- [WHAT TO WORK ON]:
Write out every record below exactly, so that nothing differs from what is shown.

LISTED ENTRIES Block Start

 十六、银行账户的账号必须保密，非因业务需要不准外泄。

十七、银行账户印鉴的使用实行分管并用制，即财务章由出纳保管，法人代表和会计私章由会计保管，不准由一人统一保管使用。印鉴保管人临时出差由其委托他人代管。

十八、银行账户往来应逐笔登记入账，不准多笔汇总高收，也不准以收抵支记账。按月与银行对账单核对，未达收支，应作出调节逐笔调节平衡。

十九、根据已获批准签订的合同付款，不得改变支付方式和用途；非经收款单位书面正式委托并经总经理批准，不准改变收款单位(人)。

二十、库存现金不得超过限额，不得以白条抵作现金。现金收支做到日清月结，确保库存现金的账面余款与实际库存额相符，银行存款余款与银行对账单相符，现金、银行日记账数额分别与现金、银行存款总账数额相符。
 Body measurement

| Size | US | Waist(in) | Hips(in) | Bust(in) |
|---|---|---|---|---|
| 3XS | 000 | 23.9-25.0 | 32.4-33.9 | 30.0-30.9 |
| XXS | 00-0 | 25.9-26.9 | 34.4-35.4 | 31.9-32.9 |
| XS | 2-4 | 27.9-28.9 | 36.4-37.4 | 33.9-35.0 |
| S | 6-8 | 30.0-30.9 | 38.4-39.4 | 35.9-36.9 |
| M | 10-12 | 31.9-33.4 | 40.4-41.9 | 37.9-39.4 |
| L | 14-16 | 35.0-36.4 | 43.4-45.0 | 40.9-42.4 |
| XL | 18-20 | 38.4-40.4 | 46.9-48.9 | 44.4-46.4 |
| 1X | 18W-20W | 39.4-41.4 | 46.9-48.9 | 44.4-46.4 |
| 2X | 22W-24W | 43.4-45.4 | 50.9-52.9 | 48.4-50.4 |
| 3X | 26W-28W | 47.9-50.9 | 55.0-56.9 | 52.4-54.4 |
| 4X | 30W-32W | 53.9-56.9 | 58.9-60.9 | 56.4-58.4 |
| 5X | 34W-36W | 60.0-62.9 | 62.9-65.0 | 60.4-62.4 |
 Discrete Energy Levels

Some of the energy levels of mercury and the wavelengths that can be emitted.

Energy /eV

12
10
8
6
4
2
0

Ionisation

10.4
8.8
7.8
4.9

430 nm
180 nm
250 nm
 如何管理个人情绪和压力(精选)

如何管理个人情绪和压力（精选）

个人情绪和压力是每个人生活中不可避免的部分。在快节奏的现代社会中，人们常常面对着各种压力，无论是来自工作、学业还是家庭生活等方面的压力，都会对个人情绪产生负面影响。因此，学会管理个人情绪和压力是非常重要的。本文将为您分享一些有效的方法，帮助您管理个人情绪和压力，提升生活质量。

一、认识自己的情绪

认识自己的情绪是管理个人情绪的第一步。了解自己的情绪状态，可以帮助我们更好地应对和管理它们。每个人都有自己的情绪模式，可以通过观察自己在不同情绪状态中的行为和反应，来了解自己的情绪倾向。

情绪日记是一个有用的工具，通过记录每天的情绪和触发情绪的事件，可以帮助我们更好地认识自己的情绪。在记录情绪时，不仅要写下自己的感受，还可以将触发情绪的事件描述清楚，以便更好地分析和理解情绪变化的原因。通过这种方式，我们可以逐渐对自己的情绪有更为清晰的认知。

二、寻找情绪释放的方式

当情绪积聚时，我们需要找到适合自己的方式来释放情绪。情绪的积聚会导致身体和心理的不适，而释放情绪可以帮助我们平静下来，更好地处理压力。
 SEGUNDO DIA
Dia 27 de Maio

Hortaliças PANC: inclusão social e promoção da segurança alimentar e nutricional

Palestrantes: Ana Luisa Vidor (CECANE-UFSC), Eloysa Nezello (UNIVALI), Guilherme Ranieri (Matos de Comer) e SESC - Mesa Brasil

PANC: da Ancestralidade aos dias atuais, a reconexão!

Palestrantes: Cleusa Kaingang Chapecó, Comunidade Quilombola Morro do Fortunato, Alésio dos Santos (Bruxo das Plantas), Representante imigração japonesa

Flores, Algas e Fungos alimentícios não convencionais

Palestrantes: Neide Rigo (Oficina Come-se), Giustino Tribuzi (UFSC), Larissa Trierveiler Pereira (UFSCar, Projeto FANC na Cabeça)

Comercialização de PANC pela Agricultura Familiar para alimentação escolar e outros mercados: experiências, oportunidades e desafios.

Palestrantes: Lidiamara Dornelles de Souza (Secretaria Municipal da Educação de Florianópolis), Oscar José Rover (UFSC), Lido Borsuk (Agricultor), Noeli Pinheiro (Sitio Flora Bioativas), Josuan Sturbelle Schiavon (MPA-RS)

LISTED ENTRIES Block End

- [ANSWER BOX]:
 十六、银行账户的账号必须保密，非因业务需要不准外泄。

十七、银行账户印鉴的使用实行分管并用制，即财务章由出纳保管，法人代表和会计私章由会计保管，不准由一人统一保管使用。印鉴保管人临时出差由其委托他人代管。

十八、银行账户往来应逐笔登记入账，不准多笔汇总高收，也不准以收抵支记账。按月与银行对账单核对，未达收支，应作出调节逐笔调节平衡。

十九、根据已获批准签订的合同付款，不得改变支付方式和用途；非经收款单位书面正式委托并经总经理批准，不准改变收款单位(人)。

二十、库存现金不得超过限额，不得以白条抵作现金。现金收支做到日清月结，确保库存现金的账面余款与实际库存额相符，银行存款余款与银行对账单相符，现金、银行日记账数额分别与现金、银行存款总账数额相符。
 Body measurement

| Size | US | Waist(in) | Hips(in) | Bust(in) |
|---|---|---|---|---|
| 3XS | 000 | 23.9-25.0 | 32.4-33.9 | 30.0-30.9 |
| XXS | 00-0 | 25.9-26.9 | 34.4-35.4 | 31.9-32.9 |
| XS | 2-4 | 27.9-28.9 | 36.4-37.4 | 33.9-35.0 |
| S | 6-8 | 30.0-30.9 | 38.4-39.4 | 35.9-36.9 |
| M | 10-12 | 31.9-33.4 | 40.4-41.9 | 37.9-39.4 |
| L | 14-16 | 35.0-36.4 | 43.4-45.0 | 40.9-42.4 |
| XL | 18-20 | 38.4-40.4 | 46.9-48.9 | 44.4-46.4 |
| 1X | 18W-20W | 39.4-41.4 | 46.9-48.9 | 44.4-46.4 |
| 2X | 22W-24W | 43.4-45.4 | 50.9-52.9 | 48.4-50.4 |
| 3X | 26W-28W | 47.9-50.9 | 55.0-56.9 | 52.4-54.4 |
| 4X | 30W-32W | 53.9-56.9 | 58.9-60.9 | 56.4-58.4 |
| 5X | 34W-36W | 60.0-62.9 | 62.9-65.0 | 60.4-62.4 |
 Discrete Energy Levels

Some of the energy levels of mercury and the wavelengths that can be emitted.

Energy /eV

12
10
8
6
4
2
0

Ionisation

10.4
8.8
7.8
4.9

430 nm
180 nm
250 nm
 如何管理个人情绪和压力(精选)

如何管理个人情绪和压力（精选）

个人情绪和压力是每个人生活中不可避免的部分。在快节奏的现代社会中，人们常常面对着各种压力，无论是来自工作、学业还是家庭生活等方面的压力，都会对个人情绪产生负面影响。因此，学会管理个人情绪和压力是非常重要的。本文将为您分享一些有效的方法，帮助您管理个人情绪和压力，提升生活质量。

一、认识自己的情绪

认识自己的情绪是管理个人情绪的第一步。了解自己的情绪状态，可以帮助我们更好地应对和管理它们。每个人都有自己的情绪模式，可以通过观察自己在不同情绪状态中的行为和反应，来了解自己的情绪倾向。

情绪日记是一个有用的工具，通过记录每天的情绪和触发情绪的事件，可以帮助我们更好地认识自己的情绪。在记录情绪时，不仅要写下自己的感受，还可以将触发情绪的事件描述清楚，以便更好地分析和理解情绪变化的原因。通过这种方式，我们可以逐渐对自己的情绪有更为清晰的认知。

二、寻找情绪释放的方式

当情绪积聚时，我们需要找到适合自己的方式来释放情绪。情绪的积聚会导致身体和心理的不适，而释放情绪可以帮助我们平静下来，更好地处理压力。
 SEGUNDO DIA
Dia 27 de Maio

Hortaliças PANC: inclusão social e promoção da segurança alimentar e nutricional

Palestrantes: Ana Luisa Vidor (CECANE-UFSC), Eloysa Nezello (UNIVALI), Guilherme Ranieri (Matos de Comer) e SESC - Mesa Brasil

PANC: da Ancestralidade aos dias atuais, a reconexão!

Palestrantes: Cleusa Kaingang Chapecó, Comunidade Quilombola Morro do Fortunato, Alésio dos Santos (Bruxo das Plantas), Representante imigração japonesa

Flores, Algas e Fungos alimentícios não convencionais

Palestrantes: Neide Rigo (Oficina Come-se), Giustino Tribuzi (UFSC), Larissa Trierveiler Pereira (UFSCar, Projeto FANC na Cabeça)

Comercialização de PANC pela Agricultura Familiar para alimentação escolar e outros mercados: experiências, oportunidades e desafios.

Palestrantes: Lidiamara Dornelles de Souza (Secretaria Municipal da Educação de Florianópolis), Oscar José Rover (UFSC), Lido Borsuk (Agricultor), Noeli Pinheiro (Sitio Flora Bioativas), Josuan Sturbelle Schiavon (MPA-RS)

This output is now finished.